Available request methods: self.get(), self.post(). Both are rate-limited, retried, and optionally cached.

HTTPSource does not define a generic checkpoint contract by itself. If an HTTP-based source needs resumability, implement it explicitly in the subclass using a cursor, page token, watermark, or other source-specific position.

Custom source¶

Subclass BaseSource[T] and implement stream():

from agora.core.source import BaseSource, SourceRecordError
from collections.abc import AsyncGenerator

class MySource(BaseSource[MyRecord]):
    source_name = "my_source"

    async def open(self) -> None:
        self._client = await create_client()

    async def close(self) -> None:
        await self._client.close()

    async def stream(self) -> AsyncGenerator[MyRecord, None]:
        async for raw in self._client.fetch():
            try:
                yield MyRecord.from_dict(raw)
            except Exception as exc:
                raise SourceRecordError(exc, record=raw)
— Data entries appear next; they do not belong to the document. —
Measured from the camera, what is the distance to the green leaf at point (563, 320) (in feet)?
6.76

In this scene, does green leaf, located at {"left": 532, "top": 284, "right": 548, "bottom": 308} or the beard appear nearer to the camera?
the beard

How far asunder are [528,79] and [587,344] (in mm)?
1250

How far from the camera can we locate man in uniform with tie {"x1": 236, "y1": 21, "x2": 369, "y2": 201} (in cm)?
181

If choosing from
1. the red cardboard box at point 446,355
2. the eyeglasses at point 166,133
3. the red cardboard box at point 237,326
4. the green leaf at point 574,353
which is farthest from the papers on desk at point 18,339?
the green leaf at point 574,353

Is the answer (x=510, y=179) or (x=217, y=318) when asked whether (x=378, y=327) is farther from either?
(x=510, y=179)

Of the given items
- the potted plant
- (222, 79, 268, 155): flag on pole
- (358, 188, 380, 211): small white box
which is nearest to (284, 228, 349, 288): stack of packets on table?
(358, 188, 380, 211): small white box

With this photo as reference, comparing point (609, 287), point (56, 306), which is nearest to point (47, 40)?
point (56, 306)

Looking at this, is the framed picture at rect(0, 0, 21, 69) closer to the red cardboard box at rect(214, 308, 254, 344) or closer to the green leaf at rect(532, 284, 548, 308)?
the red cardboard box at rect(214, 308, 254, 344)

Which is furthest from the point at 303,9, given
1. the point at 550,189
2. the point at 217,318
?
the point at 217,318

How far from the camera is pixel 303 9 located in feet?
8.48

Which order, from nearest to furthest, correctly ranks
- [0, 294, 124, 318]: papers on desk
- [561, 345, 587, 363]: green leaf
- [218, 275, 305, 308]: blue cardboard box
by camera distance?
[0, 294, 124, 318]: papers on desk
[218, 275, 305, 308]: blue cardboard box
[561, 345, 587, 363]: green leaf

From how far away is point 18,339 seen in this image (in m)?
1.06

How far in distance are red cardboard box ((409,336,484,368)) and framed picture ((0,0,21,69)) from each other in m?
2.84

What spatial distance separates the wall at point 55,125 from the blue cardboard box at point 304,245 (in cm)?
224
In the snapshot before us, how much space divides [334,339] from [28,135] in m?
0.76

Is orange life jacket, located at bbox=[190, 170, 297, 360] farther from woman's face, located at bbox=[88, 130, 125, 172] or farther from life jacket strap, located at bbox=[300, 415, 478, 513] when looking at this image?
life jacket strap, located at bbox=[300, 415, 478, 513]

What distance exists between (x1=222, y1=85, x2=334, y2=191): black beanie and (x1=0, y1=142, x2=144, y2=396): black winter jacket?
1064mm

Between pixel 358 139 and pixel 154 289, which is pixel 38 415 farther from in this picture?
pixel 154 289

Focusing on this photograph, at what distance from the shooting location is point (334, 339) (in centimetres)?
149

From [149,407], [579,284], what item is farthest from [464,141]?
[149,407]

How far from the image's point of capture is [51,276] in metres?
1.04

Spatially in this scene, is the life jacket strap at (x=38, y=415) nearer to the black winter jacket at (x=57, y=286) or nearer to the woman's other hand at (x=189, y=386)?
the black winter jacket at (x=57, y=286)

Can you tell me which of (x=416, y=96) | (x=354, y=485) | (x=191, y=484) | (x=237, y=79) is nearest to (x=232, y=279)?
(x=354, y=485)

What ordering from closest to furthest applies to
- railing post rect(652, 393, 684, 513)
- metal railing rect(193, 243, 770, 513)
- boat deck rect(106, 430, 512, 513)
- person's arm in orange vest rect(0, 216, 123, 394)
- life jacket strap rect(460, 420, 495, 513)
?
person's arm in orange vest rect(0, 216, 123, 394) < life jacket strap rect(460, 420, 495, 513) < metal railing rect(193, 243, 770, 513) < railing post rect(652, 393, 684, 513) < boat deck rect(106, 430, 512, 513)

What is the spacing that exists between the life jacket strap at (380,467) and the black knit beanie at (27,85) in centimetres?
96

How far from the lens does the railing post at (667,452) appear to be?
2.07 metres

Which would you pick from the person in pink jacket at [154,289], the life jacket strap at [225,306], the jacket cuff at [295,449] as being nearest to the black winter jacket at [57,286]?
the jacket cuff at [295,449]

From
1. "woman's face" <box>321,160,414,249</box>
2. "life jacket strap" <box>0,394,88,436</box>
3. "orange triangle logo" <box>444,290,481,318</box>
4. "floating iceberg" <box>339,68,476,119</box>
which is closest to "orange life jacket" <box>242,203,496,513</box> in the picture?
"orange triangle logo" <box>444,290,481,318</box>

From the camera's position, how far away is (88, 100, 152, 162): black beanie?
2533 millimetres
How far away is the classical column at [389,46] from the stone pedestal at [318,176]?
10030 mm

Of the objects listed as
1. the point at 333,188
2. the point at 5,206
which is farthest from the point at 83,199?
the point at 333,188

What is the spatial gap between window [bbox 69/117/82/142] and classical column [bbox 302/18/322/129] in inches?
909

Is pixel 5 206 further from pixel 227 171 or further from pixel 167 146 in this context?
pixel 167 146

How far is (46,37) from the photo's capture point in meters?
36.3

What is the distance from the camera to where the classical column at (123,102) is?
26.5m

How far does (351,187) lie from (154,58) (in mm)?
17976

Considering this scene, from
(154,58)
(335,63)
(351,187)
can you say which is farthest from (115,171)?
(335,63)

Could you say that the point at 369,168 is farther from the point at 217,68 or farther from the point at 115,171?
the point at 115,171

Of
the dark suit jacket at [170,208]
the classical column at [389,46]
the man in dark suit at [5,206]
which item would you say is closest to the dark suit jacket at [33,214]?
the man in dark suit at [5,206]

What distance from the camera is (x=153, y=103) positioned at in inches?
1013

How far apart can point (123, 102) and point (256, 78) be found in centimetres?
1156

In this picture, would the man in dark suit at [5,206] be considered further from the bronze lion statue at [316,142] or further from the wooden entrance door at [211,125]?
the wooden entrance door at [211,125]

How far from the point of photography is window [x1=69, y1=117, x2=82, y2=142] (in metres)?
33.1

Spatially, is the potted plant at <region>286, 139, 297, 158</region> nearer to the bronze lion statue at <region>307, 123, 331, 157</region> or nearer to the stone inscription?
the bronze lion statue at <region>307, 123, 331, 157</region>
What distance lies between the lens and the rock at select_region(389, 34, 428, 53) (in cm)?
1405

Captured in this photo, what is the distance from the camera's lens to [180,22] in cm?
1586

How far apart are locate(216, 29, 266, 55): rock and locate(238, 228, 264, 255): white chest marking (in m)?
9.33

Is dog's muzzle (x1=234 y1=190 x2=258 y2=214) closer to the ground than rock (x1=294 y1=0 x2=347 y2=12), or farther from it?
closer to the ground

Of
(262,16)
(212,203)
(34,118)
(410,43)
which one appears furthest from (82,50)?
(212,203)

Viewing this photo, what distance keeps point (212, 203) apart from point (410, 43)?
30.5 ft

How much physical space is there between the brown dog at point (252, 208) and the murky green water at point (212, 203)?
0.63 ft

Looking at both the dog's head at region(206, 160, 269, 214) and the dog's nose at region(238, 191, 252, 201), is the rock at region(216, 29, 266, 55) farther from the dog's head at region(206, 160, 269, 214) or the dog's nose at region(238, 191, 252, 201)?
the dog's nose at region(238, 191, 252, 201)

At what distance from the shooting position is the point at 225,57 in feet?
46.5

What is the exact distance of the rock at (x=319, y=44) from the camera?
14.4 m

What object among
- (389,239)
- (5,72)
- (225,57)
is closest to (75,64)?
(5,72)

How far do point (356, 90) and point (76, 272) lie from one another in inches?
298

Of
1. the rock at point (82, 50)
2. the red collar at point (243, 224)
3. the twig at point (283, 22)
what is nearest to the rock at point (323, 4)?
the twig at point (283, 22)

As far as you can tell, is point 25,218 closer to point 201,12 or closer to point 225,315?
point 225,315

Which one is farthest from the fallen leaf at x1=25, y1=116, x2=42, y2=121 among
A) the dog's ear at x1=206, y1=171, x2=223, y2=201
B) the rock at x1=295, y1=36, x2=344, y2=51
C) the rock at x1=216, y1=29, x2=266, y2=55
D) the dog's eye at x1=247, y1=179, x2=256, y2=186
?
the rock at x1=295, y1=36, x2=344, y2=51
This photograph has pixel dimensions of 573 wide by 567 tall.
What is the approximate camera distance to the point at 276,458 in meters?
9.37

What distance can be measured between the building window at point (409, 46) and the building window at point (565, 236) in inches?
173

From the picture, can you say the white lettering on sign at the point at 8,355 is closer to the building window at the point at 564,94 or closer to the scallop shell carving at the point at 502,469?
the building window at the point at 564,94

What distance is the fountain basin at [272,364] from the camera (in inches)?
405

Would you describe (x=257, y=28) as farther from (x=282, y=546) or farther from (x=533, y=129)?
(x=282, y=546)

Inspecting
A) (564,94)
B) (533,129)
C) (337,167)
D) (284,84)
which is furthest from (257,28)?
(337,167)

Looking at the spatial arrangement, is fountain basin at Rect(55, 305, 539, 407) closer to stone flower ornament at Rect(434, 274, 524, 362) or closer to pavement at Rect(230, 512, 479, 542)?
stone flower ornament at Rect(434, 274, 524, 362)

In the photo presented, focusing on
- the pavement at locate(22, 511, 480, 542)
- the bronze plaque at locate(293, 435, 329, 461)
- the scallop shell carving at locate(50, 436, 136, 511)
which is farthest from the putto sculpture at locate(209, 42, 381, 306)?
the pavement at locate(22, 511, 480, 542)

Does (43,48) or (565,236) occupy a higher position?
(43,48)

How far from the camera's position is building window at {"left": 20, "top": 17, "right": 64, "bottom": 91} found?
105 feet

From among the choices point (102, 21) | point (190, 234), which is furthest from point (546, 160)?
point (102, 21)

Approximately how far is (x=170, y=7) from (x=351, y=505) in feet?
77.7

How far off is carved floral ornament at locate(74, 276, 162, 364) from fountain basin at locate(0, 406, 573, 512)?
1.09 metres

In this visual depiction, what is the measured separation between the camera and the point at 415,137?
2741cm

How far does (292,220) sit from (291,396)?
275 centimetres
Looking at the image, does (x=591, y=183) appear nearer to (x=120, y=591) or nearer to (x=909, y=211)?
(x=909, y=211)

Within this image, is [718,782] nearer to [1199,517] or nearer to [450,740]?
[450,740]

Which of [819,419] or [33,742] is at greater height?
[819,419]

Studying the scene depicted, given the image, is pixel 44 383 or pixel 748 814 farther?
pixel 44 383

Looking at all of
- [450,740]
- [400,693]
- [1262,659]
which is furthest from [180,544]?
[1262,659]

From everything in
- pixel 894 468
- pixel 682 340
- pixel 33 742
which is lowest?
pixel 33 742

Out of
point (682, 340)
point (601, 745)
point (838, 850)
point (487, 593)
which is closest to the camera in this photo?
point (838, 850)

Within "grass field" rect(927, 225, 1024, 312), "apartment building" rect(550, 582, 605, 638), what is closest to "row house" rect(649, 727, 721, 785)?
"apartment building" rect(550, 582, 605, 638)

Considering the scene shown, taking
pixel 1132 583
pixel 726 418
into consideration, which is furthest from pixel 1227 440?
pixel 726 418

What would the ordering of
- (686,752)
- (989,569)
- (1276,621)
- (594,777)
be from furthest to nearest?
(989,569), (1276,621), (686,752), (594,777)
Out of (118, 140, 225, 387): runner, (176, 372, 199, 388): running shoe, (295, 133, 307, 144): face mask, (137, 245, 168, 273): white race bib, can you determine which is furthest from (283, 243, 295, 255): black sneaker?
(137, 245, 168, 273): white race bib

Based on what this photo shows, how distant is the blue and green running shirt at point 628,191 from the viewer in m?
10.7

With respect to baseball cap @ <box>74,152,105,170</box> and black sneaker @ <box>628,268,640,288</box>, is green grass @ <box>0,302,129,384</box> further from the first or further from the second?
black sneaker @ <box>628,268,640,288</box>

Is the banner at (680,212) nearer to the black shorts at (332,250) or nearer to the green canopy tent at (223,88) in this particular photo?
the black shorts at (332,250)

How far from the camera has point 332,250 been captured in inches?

Raise SourceRecordError to route a single bad record to the DLQ without stopping the pipeline.

Checkpointable source¶

Implement current_checkpoint() and prepare_resume() to support resumable pipelines:

class MyCheckpointableSource(BaseSource[MyRecord]):
    source_name = "my_source"

    def current_checkpoint(self) -> dict | None:
        return {"cursor": self._last_cursor}

    async def prepare_resume(self, checkpoint) -> None:
        if checkpoint:
            self._last_cursor = checkpoint.value["cursor"]

Also set supports_checkpoint = True so the runtime knows this source opts into resume behavior.